» Pictures with short captions
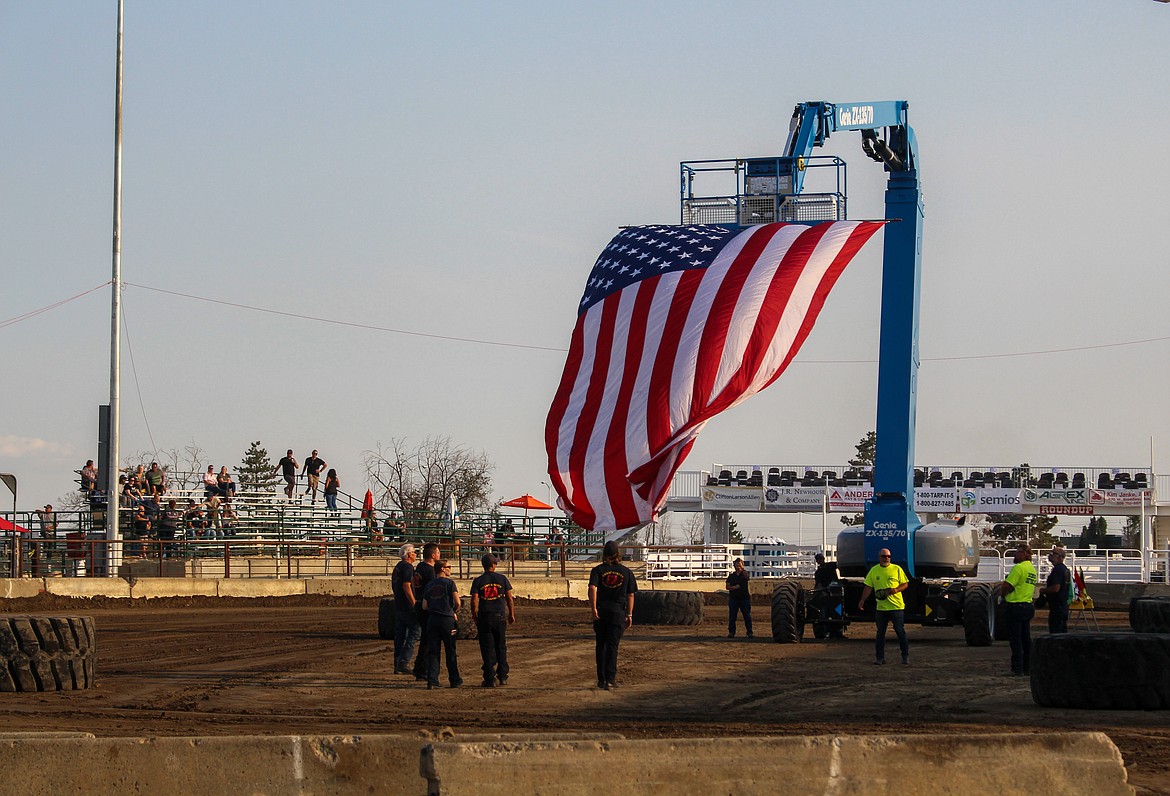 Firefighters and representatives from Genie help raise the flag in the middle of the arena before opening ceremonies Wednesday at the Northwest Ag Demolition Derby.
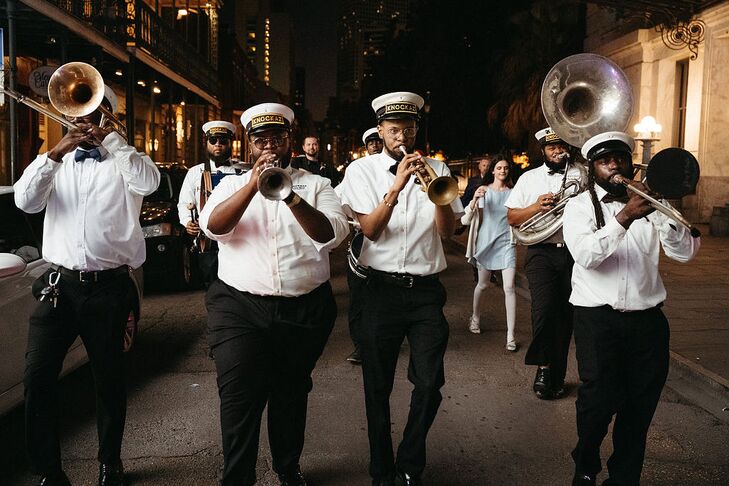 Band Members Marching Down the Street, Second Line Band in New Orleans
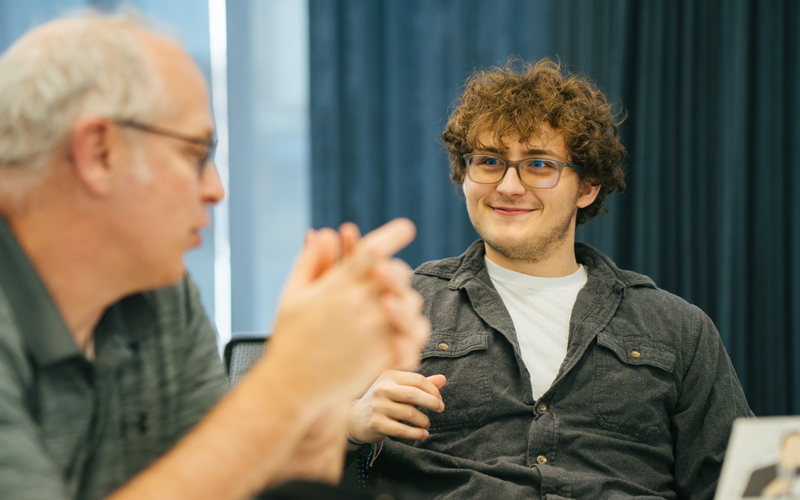 A professor and student discuss academic plans at Marshall University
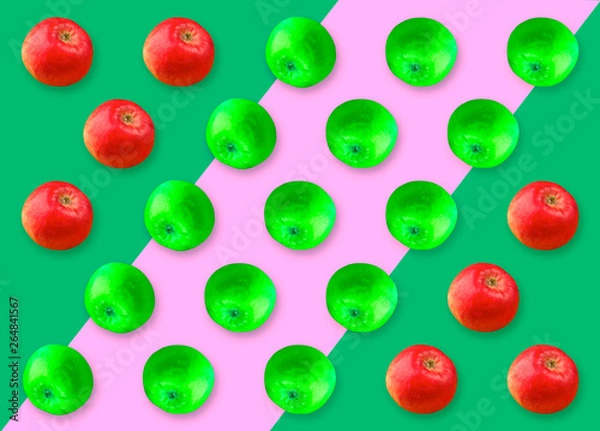 Fototapeta Colorful pattern of red and green apple. green and pink background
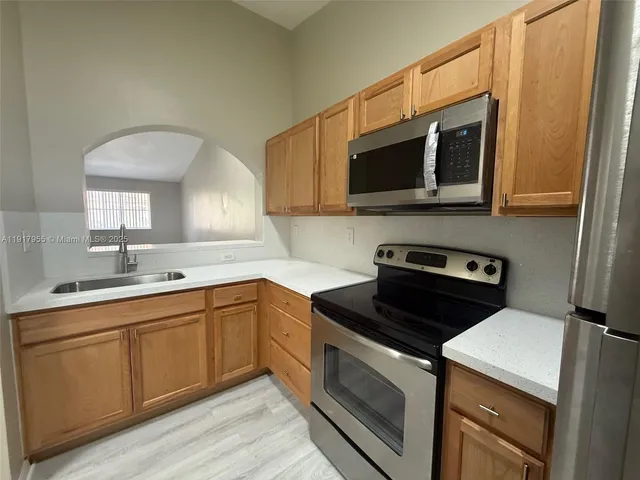 a kitchen with stainless steel appliances a stove microwave and sink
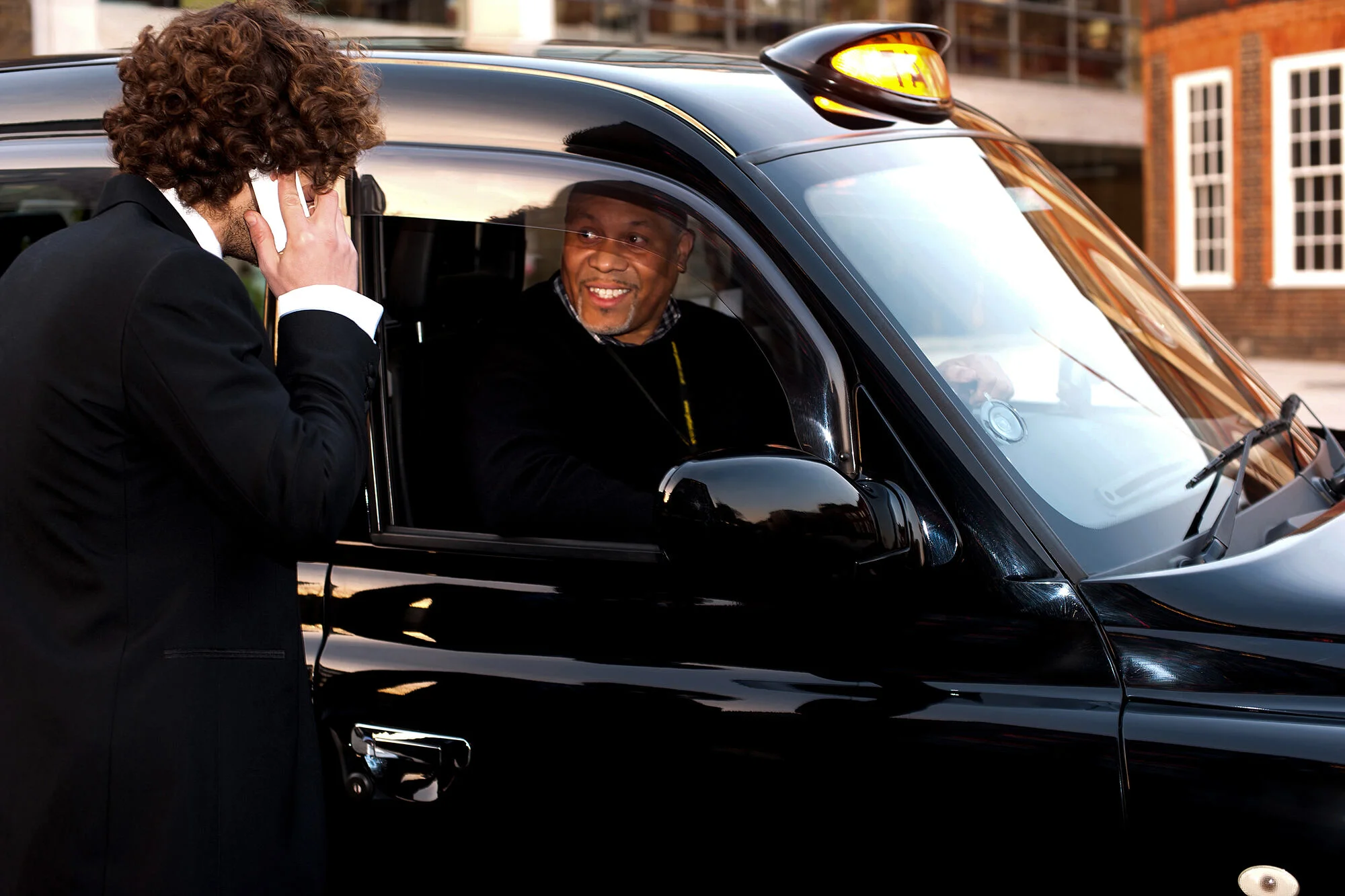 Taxi driver talking to a passenger outside his vehicle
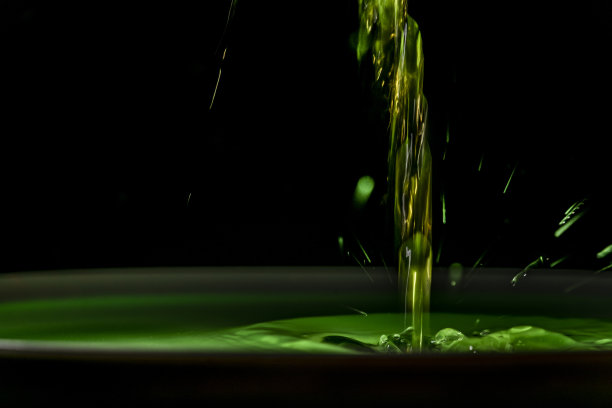 绿色鲜奶滴入绿色牛奶杯中，杯底深色图片下载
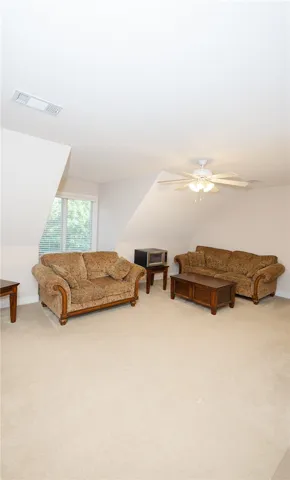 A well-lit bonus room provides a versatile living space with sloped ceilings.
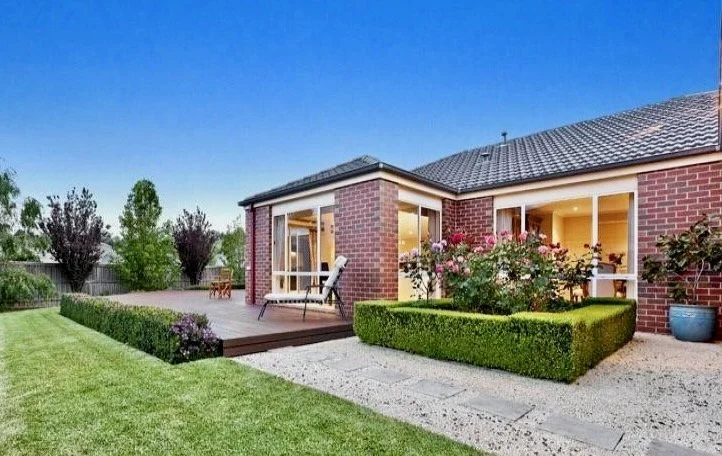 The rear garden at the Georgian Home features a large entertaining deck in merbau timber with a hedged rose garden and hebes to complement its geometric lines.  A lush green lawn pathway sits between the gravel walkways and deep garden beds filled wi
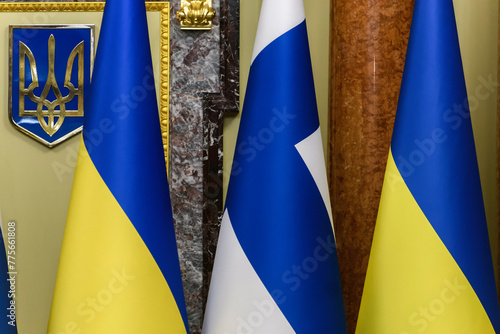 The national flags of Ukraine and Finland on the background of the Trident, the State Emblem of Ukraine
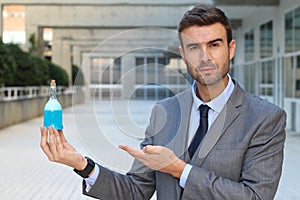 Cocky businessman holding a potion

» Task goal
Take every entry above and transcribe it exactly, with no pictures in the copy.

» Response to this task
 Firefighters and representatives from Genie help raise the flag in the middle of the arena before opening ceremonies Wednesday at the Northwest Ag Demolition Derby.
 Band Members Marching Down the Street, Second Line Band in New Orleans
 A professor and student discuss academic plans at Marshall University
 Fototapeta Colorful pattern of red and green apple. green and pink background
 a kitchen with stainless steel appliances a stove microwave and sink
 Taxi driver talking to a passenger outside his vehicle
 绿色鲜奶滴入绿色牛奶杯中，杯底深色图片下载
 A well-lit bonus room provides a versatile living space with sloped ceilings.
 The rear garden at the Georgian Home features a large entertaining deck in merbau timber with a hedged rose garden and hebes to complement its geometric lines.  A lush green lawn pathway sits between the gravel walkways and deep garden beds filled wi
 The national flags of Ukraine and Finland on the background of the Trident, the State Emblem of Ukraine
 Cocky businessman holding a potion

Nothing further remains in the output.